Marine life seeking to escape warming oceans will find that climate change is damaging potential refuge areas
By Tim Radford
Global warming is likely to drive marine creatures away from the equator in search of new and cooler habitats − and is likely to limit the safest options for many migrant fish, crabs and corals.
One problem for marine life is that warmer waters hold less oxygen, so the corals that move to higher latitudes will have to settle in shallower water to take advantage of the diminishing light. This, too, creates hazards.
Curtis Deutsch, an oceanographer at the University of Washington in the US, and colleagues report in the journal Science that the ocean’s denizens could be heading for respiratory stress. Warmer waters speed up the metabolic need for oxygen, but those same warmer waters hold lower levels of dissolved gases.
“If your metabolism goes up, you need more food and you need more oxygen,” Dr Deutsch says. “This means that aquatic animals could become oxygen-starved in the warmer future, even if oxygen doesn’t change. We know that oxygen levels in the ocean are going down now, and will decrease more with climate warming.”

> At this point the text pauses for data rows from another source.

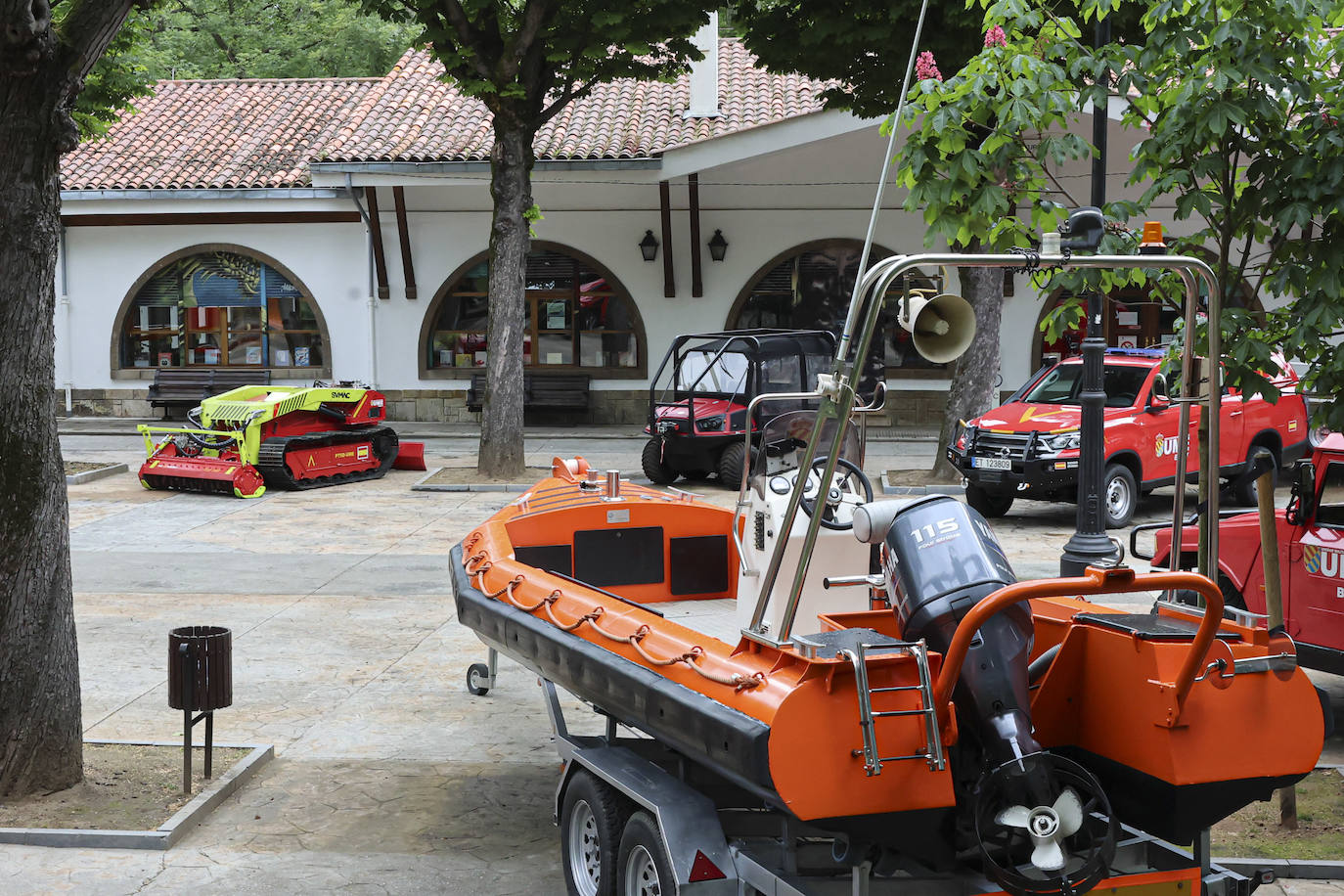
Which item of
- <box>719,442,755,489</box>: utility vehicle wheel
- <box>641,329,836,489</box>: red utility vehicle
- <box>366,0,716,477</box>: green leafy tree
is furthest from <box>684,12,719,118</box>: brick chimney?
<box>719,442,755,489</box>: utility vehicle wheel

His co-author, Hans-Otto Pörtner, head of the Department of Integrative Ecophysiology at the Alfred Wegener Institute in Bremerhaven, Germany, says: “If the oxygen level in a given region of the ocean drops below a species’ minimum requirements, it forces the animals to abandon their native habitat. This combines with the effect of warmer temperatures.
“Since animals evade to cooler regions, their habitat shifts towards the poles or to greater water depths. In Atlantic cod and many other fish species, we can already observe the shift now.”
That change is undoubtedly on the way. One group has just calculated that between 50% and 70% of the world’s oceans could see changes in biodiversity as the sea surface temperatures creep upwards.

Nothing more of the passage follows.